ROVER 2025 12 09 Three Amigos

Three former ACK captains met up at a local area pub recently. From left they are Mick O’Donnell (1969), Sandy Symons (1976) and Adrian Mitchell-Hill (1979). Mick O’Donnell is Simon’s older brother. He too was a very good cricketer. Sandy Symons came from Hay in the Riverina. He was a rugged defender who took no prisoners. Adrian Mitchell-Hill from Albury led the 1979 champion team. Like the others a fine player and champion guy. A couple of years later his younger brother Tim played 1st XVII, he tragically lost his life not long after leaving college.
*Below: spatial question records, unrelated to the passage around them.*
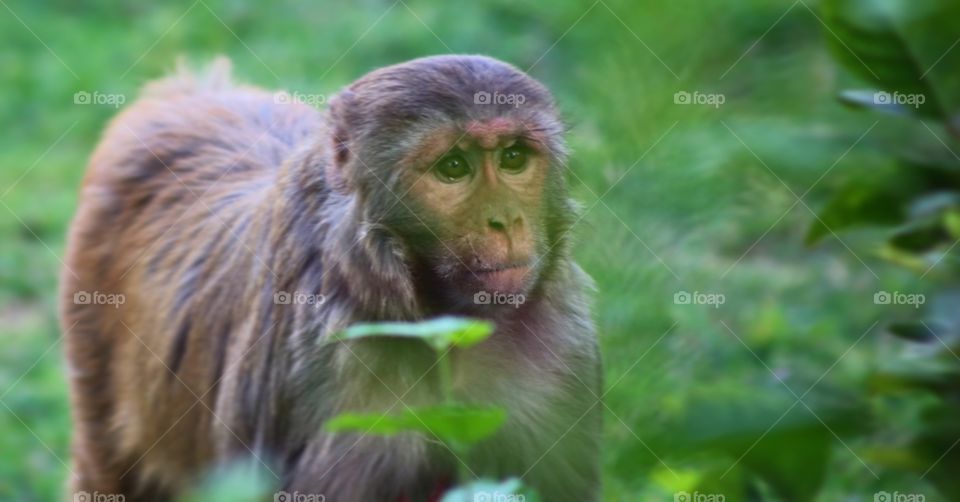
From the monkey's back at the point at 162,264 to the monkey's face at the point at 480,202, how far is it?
1.18 m

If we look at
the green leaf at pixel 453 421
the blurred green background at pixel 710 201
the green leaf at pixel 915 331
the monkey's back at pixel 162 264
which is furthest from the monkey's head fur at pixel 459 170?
the green leaf at pixel 453 421

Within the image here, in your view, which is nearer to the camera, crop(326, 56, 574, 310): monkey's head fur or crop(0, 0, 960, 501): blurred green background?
crop(0, 0, 960, 501): blurred green background

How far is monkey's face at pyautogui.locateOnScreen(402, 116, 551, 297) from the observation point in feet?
12.3

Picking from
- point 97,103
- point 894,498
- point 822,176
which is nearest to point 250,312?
point 894,498

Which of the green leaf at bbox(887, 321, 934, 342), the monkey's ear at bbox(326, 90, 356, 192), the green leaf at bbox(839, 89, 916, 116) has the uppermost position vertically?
the monkey's ear at bbox(326, 90, 356, 192)

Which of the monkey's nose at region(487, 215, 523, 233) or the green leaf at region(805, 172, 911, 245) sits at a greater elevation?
the monkey's nose at region(487, 215, 523, 233)

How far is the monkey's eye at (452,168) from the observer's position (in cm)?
392

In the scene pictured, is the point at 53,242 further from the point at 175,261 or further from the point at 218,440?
the point at 218,440

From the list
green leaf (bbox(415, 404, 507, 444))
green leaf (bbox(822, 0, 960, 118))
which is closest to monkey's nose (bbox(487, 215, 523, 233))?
green leaf (bbox(822, 0, 960, 118))

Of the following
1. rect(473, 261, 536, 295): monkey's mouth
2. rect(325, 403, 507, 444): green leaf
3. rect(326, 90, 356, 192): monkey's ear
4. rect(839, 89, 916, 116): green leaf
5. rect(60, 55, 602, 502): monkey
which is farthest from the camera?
rect(326, 90, 356, 192): monkey's ear

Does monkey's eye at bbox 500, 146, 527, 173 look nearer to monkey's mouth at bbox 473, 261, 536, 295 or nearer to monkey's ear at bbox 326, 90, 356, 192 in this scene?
monkey's mouth at bbox 473, 261, 536, 295

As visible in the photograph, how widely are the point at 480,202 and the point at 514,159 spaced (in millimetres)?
231

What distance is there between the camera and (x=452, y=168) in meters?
3.92

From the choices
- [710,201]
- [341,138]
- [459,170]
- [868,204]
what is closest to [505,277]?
[459,170]
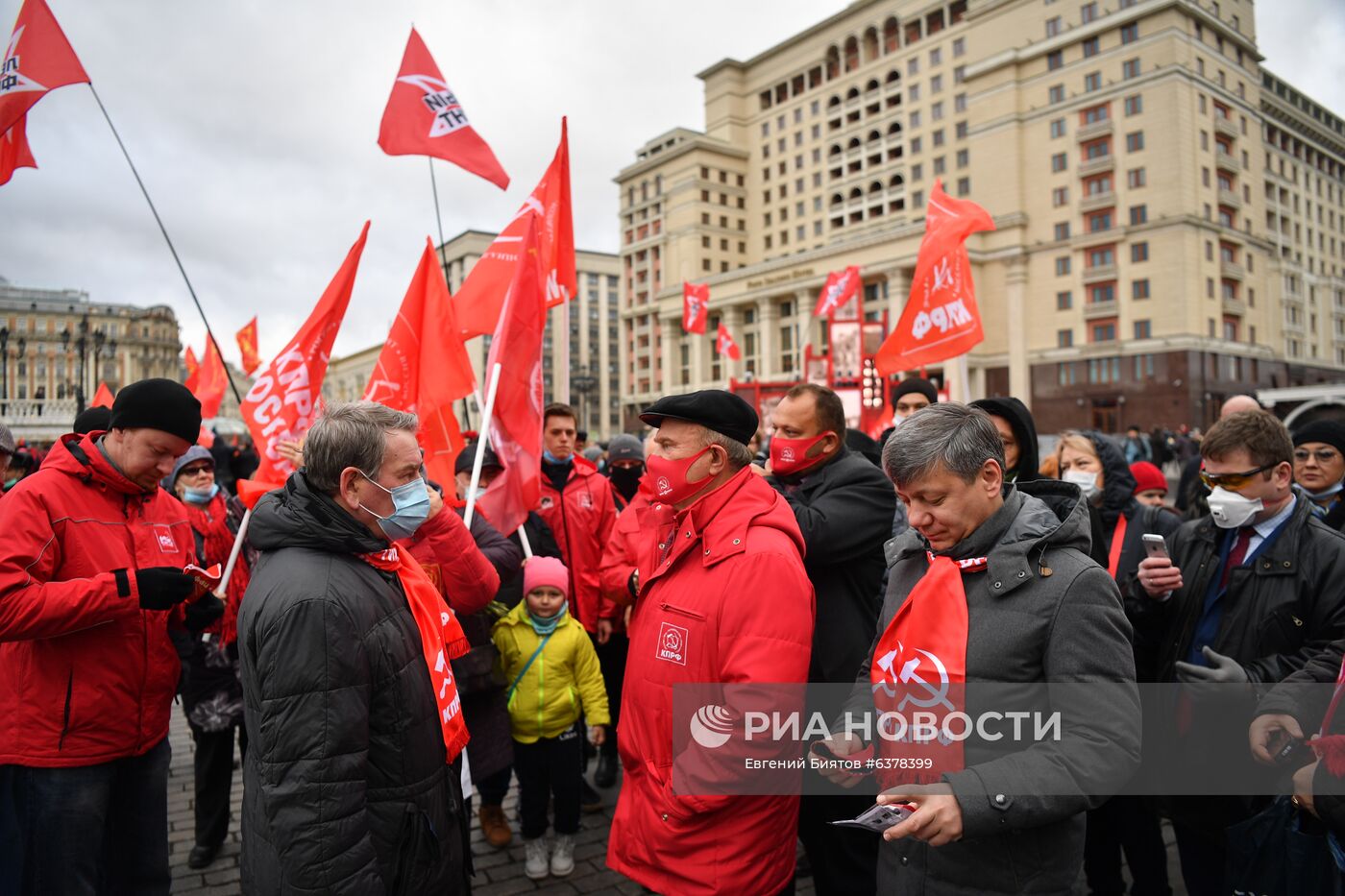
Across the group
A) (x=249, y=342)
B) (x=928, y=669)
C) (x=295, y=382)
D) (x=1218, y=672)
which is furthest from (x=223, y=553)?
(x=249, y=342)

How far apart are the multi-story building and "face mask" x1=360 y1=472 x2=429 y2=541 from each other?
5050cm

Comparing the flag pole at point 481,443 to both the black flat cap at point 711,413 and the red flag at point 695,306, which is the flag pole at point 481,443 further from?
the red flag at point 695,306

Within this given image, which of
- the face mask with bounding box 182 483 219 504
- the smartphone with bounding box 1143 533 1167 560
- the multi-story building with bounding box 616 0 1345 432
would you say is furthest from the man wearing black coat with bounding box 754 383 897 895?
the multi-story building with bounding box 616 0 1345 432

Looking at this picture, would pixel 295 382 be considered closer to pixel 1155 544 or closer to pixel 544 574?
pixel 544 574

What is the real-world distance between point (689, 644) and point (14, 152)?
513 cm

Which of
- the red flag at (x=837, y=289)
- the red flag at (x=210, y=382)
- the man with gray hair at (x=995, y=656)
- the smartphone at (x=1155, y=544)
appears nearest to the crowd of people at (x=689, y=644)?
the man with gray hair at (x=995, y=656)

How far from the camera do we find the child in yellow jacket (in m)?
4.32

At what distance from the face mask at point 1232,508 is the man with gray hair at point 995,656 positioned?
4.75 feet

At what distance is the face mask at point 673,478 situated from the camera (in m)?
2.85

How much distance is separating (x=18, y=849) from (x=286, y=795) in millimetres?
1677

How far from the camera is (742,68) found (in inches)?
3068

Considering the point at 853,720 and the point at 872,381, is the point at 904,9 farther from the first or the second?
the point at 853,720

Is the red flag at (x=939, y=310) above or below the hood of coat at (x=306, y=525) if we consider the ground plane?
above

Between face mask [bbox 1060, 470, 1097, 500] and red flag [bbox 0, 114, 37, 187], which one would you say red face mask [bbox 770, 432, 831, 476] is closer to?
face mask [bbox 1060, 470, 1097, 500]
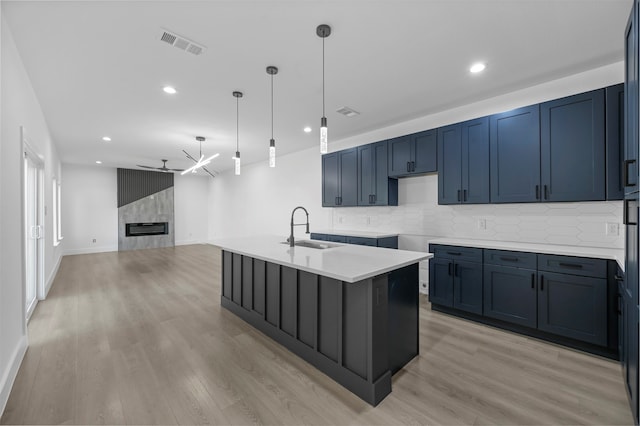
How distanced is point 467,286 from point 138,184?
33.6 ft

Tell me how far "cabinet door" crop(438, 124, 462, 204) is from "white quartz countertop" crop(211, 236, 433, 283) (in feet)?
5.23

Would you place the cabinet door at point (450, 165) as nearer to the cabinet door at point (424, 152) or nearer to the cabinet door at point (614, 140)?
the cabinet door at point (424, 152)

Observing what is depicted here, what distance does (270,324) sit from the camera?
284 cm

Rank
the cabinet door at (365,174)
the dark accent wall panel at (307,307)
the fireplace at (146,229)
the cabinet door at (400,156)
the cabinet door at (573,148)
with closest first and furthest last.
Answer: the dark accent wall panel at (307,307), the cabinet door at (573,148), the cabinet door at (400,156), the cabinet door at (365,174), the fireplace at (146,229)

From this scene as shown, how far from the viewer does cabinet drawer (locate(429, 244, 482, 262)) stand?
A: 3.17 metres

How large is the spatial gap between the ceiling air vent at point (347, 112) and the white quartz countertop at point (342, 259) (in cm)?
204

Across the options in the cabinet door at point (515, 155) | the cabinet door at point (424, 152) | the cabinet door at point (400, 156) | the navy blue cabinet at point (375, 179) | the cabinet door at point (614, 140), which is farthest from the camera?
the navy blue cabinet at point (375, 179)

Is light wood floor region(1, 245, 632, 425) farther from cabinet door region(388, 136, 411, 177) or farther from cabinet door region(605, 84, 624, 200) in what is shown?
cabinet door region(388, 136, 411, 177)

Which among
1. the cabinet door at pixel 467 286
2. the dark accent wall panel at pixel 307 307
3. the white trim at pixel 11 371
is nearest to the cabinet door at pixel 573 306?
the cabinet door at pixel 467 286

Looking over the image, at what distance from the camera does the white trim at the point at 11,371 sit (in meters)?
1.83

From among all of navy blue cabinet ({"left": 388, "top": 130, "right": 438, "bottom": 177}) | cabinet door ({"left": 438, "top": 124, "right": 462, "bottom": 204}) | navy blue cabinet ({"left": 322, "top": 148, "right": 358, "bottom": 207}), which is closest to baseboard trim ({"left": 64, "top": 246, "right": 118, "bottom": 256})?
navy blue cabinet ({"left": 322, "top": 148, "right": 358, "bottom": 207})

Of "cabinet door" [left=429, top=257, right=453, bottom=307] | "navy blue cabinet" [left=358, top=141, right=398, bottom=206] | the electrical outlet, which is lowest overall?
"cabinet door" [left=429, top=257, right=453, bottom=307]

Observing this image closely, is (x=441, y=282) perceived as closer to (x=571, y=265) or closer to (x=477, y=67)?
(x=571, y=265)

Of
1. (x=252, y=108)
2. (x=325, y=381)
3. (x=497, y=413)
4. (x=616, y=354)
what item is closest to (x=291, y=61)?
(x=252, y=108)
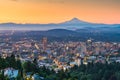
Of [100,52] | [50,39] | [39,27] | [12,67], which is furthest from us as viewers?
[39,27]

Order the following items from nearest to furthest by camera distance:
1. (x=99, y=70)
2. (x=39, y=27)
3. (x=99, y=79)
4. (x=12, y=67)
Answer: (x=12, y=67) → (x=99, y=79) → (x=99, y=70) → (x=39, y=27)

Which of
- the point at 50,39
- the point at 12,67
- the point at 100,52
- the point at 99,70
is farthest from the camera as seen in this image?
the point at 50,39

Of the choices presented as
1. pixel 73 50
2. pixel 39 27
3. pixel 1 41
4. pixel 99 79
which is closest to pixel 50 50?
pixel 73 50

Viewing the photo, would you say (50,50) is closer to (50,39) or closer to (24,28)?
(50,39)

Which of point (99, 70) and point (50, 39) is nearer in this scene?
point (99, 70)

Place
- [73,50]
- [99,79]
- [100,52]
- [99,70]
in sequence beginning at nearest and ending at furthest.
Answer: [99,79] < [99,70] < [100,52] < [73,50]

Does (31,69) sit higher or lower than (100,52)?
higher

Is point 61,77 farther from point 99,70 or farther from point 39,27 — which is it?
point 39,27

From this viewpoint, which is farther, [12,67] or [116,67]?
[116,67]

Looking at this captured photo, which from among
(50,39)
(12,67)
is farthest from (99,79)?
(50,39)
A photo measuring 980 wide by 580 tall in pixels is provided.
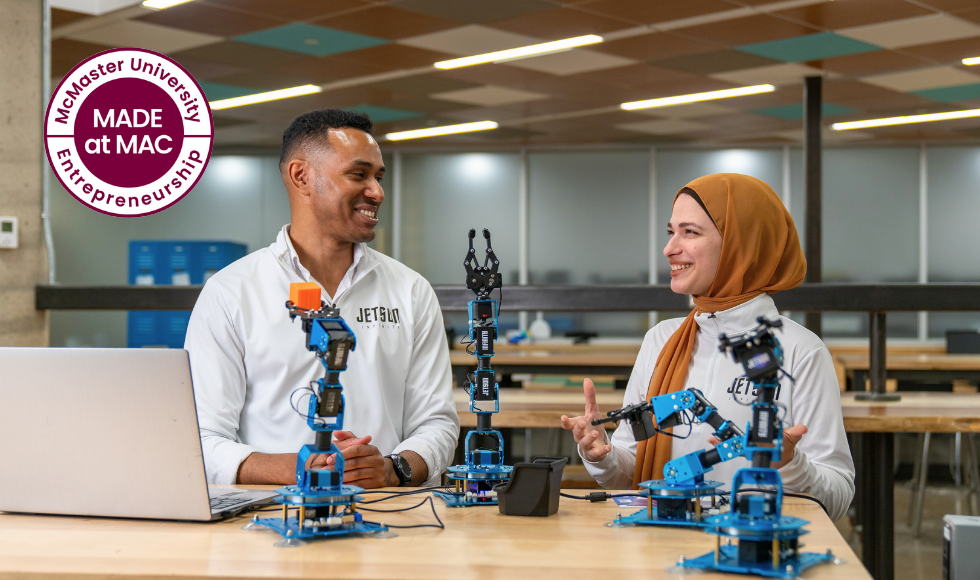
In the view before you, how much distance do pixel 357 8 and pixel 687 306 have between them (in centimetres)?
273

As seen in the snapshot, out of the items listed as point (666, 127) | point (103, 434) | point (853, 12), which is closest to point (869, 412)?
point (103, 434)

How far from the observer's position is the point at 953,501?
5145mm

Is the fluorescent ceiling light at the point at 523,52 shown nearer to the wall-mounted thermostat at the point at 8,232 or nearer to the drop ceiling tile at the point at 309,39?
the drop ceiling tile at the point at 309,39

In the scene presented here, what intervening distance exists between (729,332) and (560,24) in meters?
3.39

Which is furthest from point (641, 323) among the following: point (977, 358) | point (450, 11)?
point (450, 11)

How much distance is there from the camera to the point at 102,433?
120 cm

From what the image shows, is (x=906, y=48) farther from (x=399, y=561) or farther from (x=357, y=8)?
(x=399, y=561)

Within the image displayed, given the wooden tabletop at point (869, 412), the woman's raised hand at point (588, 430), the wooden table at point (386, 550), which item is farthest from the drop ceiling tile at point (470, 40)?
the wooden table at point (386, 550)

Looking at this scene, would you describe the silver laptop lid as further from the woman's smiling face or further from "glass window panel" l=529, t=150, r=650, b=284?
"glass window panel" l=529, t=150, r=650, b=284

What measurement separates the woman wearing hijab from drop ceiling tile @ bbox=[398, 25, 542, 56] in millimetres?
3391

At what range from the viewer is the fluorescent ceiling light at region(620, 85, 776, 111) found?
20.4 ft

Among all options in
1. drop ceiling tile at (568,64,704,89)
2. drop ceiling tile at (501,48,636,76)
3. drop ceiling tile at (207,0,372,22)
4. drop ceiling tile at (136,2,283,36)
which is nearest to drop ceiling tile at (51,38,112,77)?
drop ceiling tile at (136,2,283,36)

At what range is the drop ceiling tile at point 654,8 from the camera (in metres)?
4.34

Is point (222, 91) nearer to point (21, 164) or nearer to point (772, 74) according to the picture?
point (21, 164)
The trio of captains were among the near 80 1st XVIII and 1st XI leaders I was privileged to have coached.

ERNIE HUG

Among the overflow crowd in the Olympic Room was Ernie Hug III. From a great Gippsland family Ernie was a champion 1st XVIII player in the late eighties. An outstanding high jumper he was ACK champion each year from seven to 12. He has really known tragedy. His grandfather Ernie was killed in a level crossing accident near Maffra. His dad, also Ernie, who played for Collingwood died young in a tree logging accident on the home farm. His brother died in his arms on the footy field at Sale when he suffered a severe head knock. Life for almost everyone is a mixture of sun and shadow, there has certainly been a fair bit of shadow in Ernie III’s life.

AFL CHIEF’S GESTURE

AFL boss Andrew Dillion apologised for not being able to attend the evening due to the women’s final between North and Brisbane. However, he sent a lovely framed 500-word tribute to be presented. Also, the ACKOC committee headed by Simon Costa, Luke Soulos and Monica Gill presented a magnificent life achievement award. It was nice to get messages from a number of Principals of rival colleges.

***

Gareth Hall, a highly regarded race caller “called” an imaginary race featuring some of the ACK legends. It was won by 1982 dual sports captain Ray Power who led the 1st XVIII to AGSV and Herald-Sun Sheild titles. His 210 goals in ’82 will probably never be surpassed.

***

James Weatherly, one of seven generation of his family to attend Geelong Grammar from the great Western district sheep station “Woolongoon” was happy to attend. He recalled as a young boy watching my father shearing at Woolongoon each year. One occasion the family had renowned English actor Derek Nimmo holidaying with them. He was fascinated to watch the sheep being shorn and asked dad “You must need a long holiday from this backbreaking work?” “No, we spend eight months shearing and then go North to the banana plantations in Queensland to work as banana benders and when they are picked, they are straight and we have to bend them ready to be sent around the country for sale”. “What fascinating work” exclaimed the actor.

***

Three popular guys at the function were Sportsbet legends Alan and son Matt Tripp; along with racing celebrity Tony Ottobre and wife Lynn. Tony had two winners from his “Jenni Stable” that afternoon. Matt Tripp is chairman of Melbourne Storm. Alan and Matt are truly fine people as are Tony and Lynn. They are very highly regarded by all who know them.

FRANCIS BOURKE

One of the legends of the game, Tiger champion Francis Bourke spoke beautifully. Through the shadowy mists of time, =I can still see him playing on the Main Oval in the early sixties. Even then he was tough and rugged. From Nathalia he went on to a 300 plus game career with Richmond and is a Hall of Fame inductee of the Tigers and AFL. His father Frank, and son David also both attended ACK and played for the Tigers. Another speaker was former state and federal national party politician Damian Drum whose sister is married to Francis Bourke. Before politics Damian played for Geelong and coached Freemantle.

***

As usual Bill Brownless and Shane Crawford provided the humorous interludes. Both were in fine form and recalled many hilarious times from their schooldays.